I sometimes hear business owners and senior executives say, “I’m missing my children’s activities, my spouse and I never date any more, I don’t have time for friends, I’m stressed all the time, the last time I took a vacation was four years ago, and my marriage is not doing well.”
Such conversations left me wondering who or what is to blame. Could it be a sign of the times that is causing these time problems or might it be fate? Why is this happening? I have come to the conclusion the problem isn’t a sign of the times, or fate, it’s us.
I believe in hard work. It’s a core value I received from my parents. I grew up believing hard work was a virtue, something that had to be done in order to succeed. How then could such an important core value bring me to the conclusion that we might be the source of our own weaknesses?
Laziness is not a weakness for most business owners and senior executives, taking hard work to the extreme is the weakness. Yes, for most of us our weakness is working to excess (filling every moment with work) rather than working too little.
Here are some ideas I’ve used to help cure this problem.

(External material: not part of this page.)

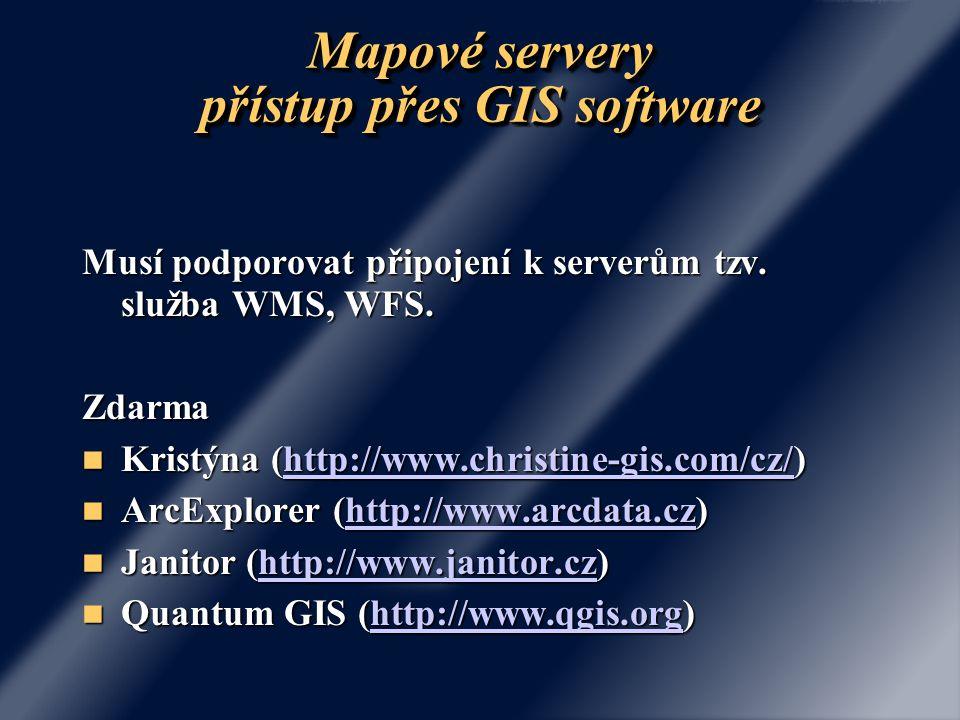Mapové servery přístup přes GIS software Musí podporovat připojení k serverům tzv. služba WMS, WFS. Zdarma Kristýna (http://www.christine-gis.com/cz/)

- Put spouse first. Schedule a date night or a walk with your significant other every week.
- Put children second. Try scheduling breakfast with children, or, if they’re long distance like mine, texting regular with them.
- Find great help. Consider which of your staff members bring great results.
- Don’t make every issue an emergency. Could this be you?
- Do first things first and leave out the others. Try the 80/20 principle – 20% of your responsibilities produce 80% of the result.
- Eat dinner with family even if you must work in the evening.
- Plan for exercise. Yes, it has to be scheduled, but this, too, can be a date night.
I am sharing this newsletter because I’ve seen the results of working to the excess.
Some years ago ( November 28, 2005 issue of Fortune magazine) there was an article, “Get a Life” that discusses this very topic. The article stated that fewer and fewer young business owners and senior executives were willing to wreck their lives by working excessive hours. New core values are being set and new rules for playing the business game are being established. (Sound familiar?)
You can become part of the new trend. How about trying my list for a month and seeing if life doesn’t become a joy again. Let me know how you’re doing.